7 Januar 2002

Verpackungsformteile aus Getreidekleie

Gefördert wurde das Projekt “Entwicklung und Herstellung von Verpackungsformteilen aus Getreidekleie”, ein Kooperationsvorhaben der Getreidemühle C. F. Rolle GmbH aus Waldkirchen (Sachsen) mit dem Institut Allgemeiner Maschinenbau und Kunststofftechnik der Fakultät für Maschinenbau und Verfahrenstechnik an der Technischen Universität Chemnitz, und der FORON Haus-und Küchentechnik GmbH, Niederschmiedeberg (Sachsen). Projektziel war die Entwicklung und Herstellung eines Verpackungsmaterials für Formteile aus nachwachsenden Rohstoffen ohne Nachteile im Ressourcenverbrauch und der Entsorgung zu bieten.

Kleie hat sich in Voruntersuchungen als sehr gut geeigneter Rohstoff erwiesen. Kleie fällt als Nebenprodukt beim Mahlen von Getreide in Form von Schalen und Schalenstücken der Körner an. Etwa ein Viertel des Getreidekorns besteht aus Kleie, die bisher als Futtermittel und zu geringen Teilen als diätetisches Lebensmittel eingesetzt wird. Inhaltsstoffe und Schalenstruktur von Kleie ermöglichen die Herstellung widerstandsfähiger Festkörper mit großem Volumen bei geringem Gewicht; zusätzliche Bindemittel sind überflüssig, weil Kleie faserige und klebende Eigenschaften hat.
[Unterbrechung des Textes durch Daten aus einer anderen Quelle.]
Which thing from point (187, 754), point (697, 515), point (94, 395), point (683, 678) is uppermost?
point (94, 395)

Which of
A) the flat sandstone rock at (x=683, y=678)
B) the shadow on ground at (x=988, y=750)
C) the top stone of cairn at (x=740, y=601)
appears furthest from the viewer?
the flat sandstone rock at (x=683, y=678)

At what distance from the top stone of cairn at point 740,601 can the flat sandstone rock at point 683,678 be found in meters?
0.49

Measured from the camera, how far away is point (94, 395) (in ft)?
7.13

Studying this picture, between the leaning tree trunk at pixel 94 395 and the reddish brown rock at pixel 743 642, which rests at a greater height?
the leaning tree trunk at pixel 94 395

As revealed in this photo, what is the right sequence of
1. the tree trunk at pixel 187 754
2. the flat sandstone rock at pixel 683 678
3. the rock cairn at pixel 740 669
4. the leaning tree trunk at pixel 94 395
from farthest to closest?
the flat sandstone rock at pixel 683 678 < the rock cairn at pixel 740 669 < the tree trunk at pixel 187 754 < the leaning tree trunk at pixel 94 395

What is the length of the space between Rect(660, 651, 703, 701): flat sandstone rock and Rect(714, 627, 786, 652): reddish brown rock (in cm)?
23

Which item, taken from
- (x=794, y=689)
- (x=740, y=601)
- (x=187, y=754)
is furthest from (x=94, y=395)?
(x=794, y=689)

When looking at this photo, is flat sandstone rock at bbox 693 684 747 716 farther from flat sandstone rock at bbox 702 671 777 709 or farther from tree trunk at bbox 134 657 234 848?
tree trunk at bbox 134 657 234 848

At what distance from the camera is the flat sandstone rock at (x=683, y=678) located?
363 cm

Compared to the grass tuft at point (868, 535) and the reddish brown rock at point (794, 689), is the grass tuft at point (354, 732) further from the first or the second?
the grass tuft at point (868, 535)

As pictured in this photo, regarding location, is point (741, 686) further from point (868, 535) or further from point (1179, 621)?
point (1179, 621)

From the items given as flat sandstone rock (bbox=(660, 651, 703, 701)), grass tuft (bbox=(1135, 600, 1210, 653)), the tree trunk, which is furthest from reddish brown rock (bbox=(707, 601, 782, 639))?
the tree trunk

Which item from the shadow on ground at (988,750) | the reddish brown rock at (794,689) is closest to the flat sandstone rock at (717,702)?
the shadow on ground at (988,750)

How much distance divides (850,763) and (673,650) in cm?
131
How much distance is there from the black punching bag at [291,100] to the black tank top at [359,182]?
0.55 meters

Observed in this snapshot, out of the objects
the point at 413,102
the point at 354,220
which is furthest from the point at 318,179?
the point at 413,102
Im Projekt wurde eine modellhafte Produktion für Verpackungspolster und dreidimensionale Formkörper aufgebaut. In Grundlagenuntersuchungen erarbeitete Verfahrensschritte wurden weiterentwickelt und auf ein erheblich größeres Herstellungsvolumen angepasst. Mit umfangreichen Untersuchungen zur Beeinflussung der Struktur des Formkörpers, der Fasern sowie deren Aufbereitungsformen und der Zusatzstoffe ist es gelungen, je nach erforderlichen Eigenschaften reproduzierbar dreidimensionale Formkörper mit unterschiedlicher Geometrie und Gestalt herzustellen. Die Entwicklungen umfassen eine effektive Zerkleinerungstechnologie und ein Mischverfahren für homogene, förderfähige und dosierbare Suspensionen. Für die Trocknung der Körper wurde die mehrstufige Mikrowellentechnologie ausgewählt und den spezifischen Anforderungen angepasst.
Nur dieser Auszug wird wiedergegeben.